DATA FOR REVIEW:

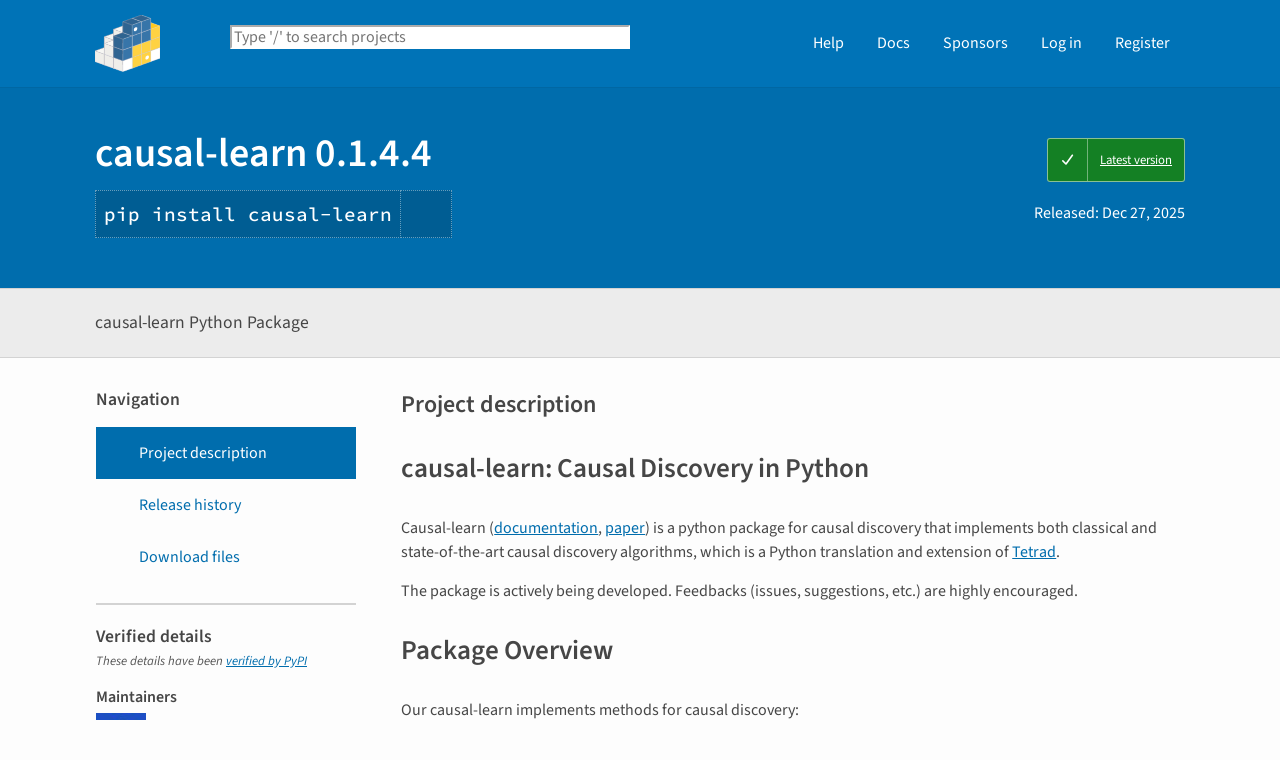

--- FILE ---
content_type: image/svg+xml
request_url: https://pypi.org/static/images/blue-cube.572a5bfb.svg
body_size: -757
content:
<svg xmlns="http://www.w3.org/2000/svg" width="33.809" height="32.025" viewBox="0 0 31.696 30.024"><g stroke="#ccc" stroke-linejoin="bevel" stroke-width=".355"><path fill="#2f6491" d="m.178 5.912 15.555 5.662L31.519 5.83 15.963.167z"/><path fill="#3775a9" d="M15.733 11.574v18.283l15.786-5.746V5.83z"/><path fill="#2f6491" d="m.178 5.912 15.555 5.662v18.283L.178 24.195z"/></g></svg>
---
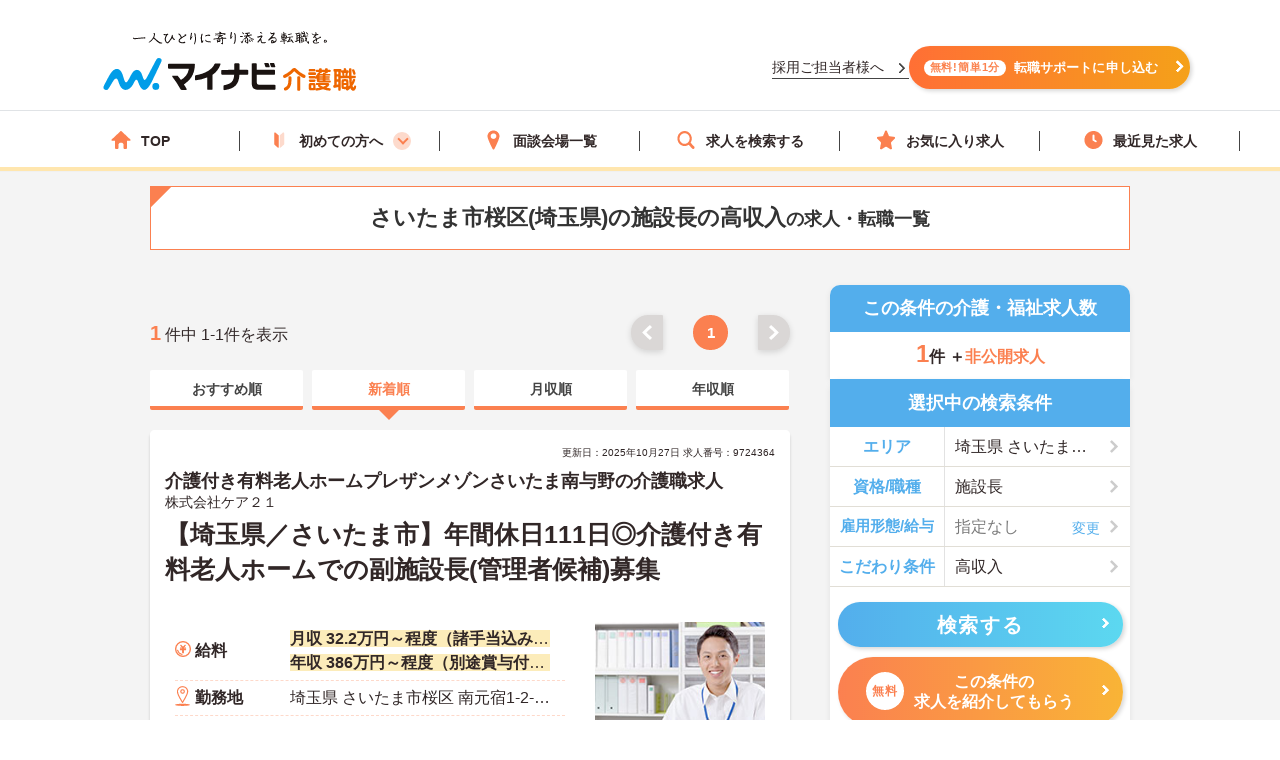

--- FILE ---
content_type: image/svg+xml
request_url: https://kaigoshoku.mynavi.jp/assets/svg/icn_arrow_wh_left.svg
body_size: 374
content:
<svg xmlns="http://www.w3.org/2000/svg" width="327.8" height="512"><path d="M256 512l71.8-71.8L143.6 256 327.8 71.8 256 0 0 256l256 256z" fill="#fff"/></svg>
--
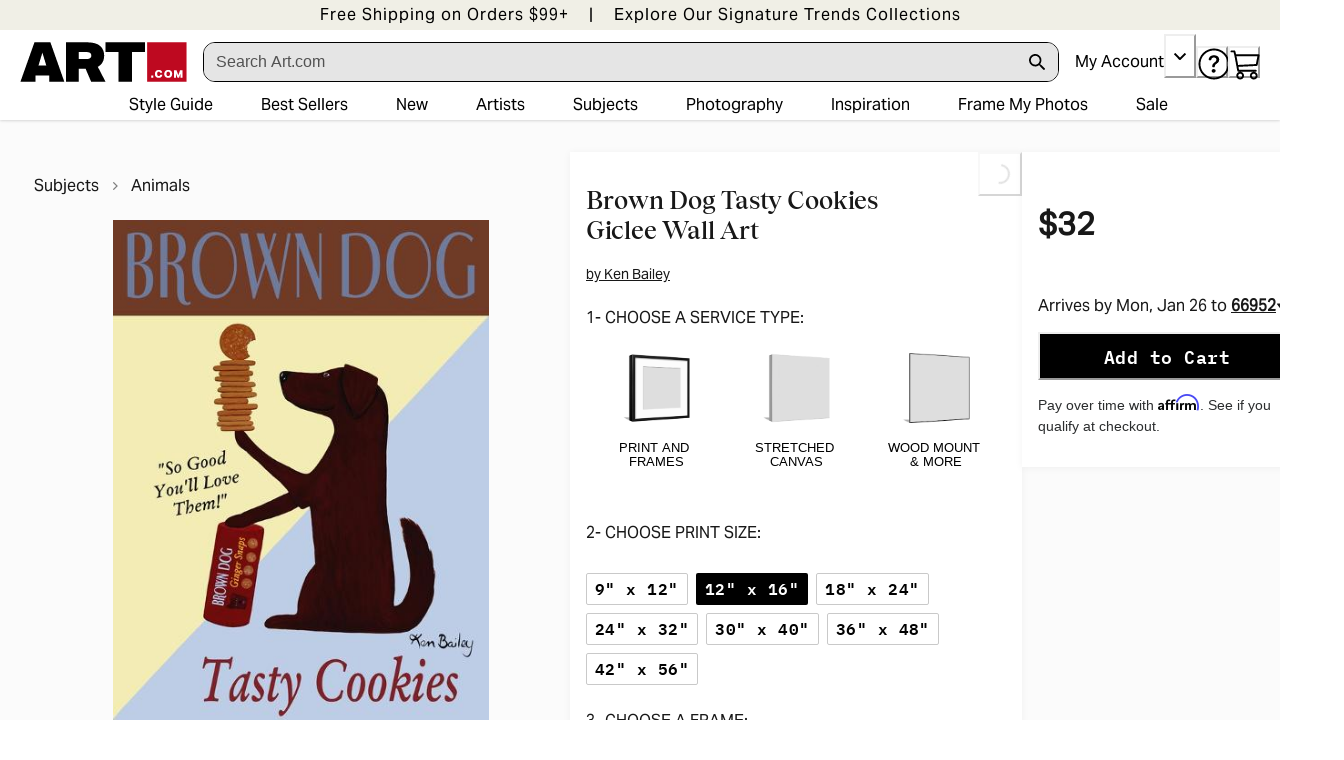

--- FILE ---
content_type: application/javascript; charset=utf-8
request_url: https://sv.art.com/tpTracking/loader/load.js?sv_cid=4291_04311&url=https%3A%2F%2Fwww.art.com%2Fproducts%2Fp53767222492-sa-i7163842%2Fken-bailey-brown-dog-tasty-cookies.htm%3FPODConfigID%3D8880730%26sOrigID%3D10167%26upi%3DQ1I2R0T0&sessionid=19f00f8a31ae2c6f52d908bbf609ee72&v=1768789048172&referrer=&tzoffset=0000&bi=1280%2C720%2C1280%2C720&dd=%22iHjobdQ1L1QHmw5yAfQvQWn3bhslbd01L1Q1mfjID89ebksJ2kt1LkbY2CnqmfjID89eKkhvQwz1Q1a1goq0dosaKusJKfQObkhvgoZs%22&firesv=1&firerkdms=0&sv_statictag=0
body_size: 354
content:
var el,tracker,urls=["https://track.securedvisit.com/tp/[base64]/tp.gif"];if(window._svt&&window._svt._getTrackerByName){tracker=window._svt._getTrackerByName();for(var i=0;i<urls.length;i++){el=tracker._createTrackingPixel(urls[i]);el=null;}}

PROBLEM REQUIREMENTS: Every line above that includes the word "width" should be listed.

ANSWER SECTION:
<svg xmlns="http://www.w3.org/2000/svg" width="33.809" height="32.025" viewBox="0 0 31.696 30.024"><g stroke="#ccc" stroke-linejoin="bevel" stroke-width=".355"><path fill="#2f6491" d="m.178 5.912 15.555 5.662L31.519 5.83 15.963.167z"/><path fill="#3775a9" d="M15.733 11.574v18.283l15.786-5.746V5.83z"/><path fill="#2f6491" d="m.178 5.912 15.555 5.662v18.283L.178 24.195z"/></g></svg>
<svg xmlns="http://www.w3.org/2000/svg" width="327.8" height="512"><path d="M256 512l71.8-71.8L143.6 256 327.8 71.8 256 0 0 256l256 256z" fill="#fff"/></svg>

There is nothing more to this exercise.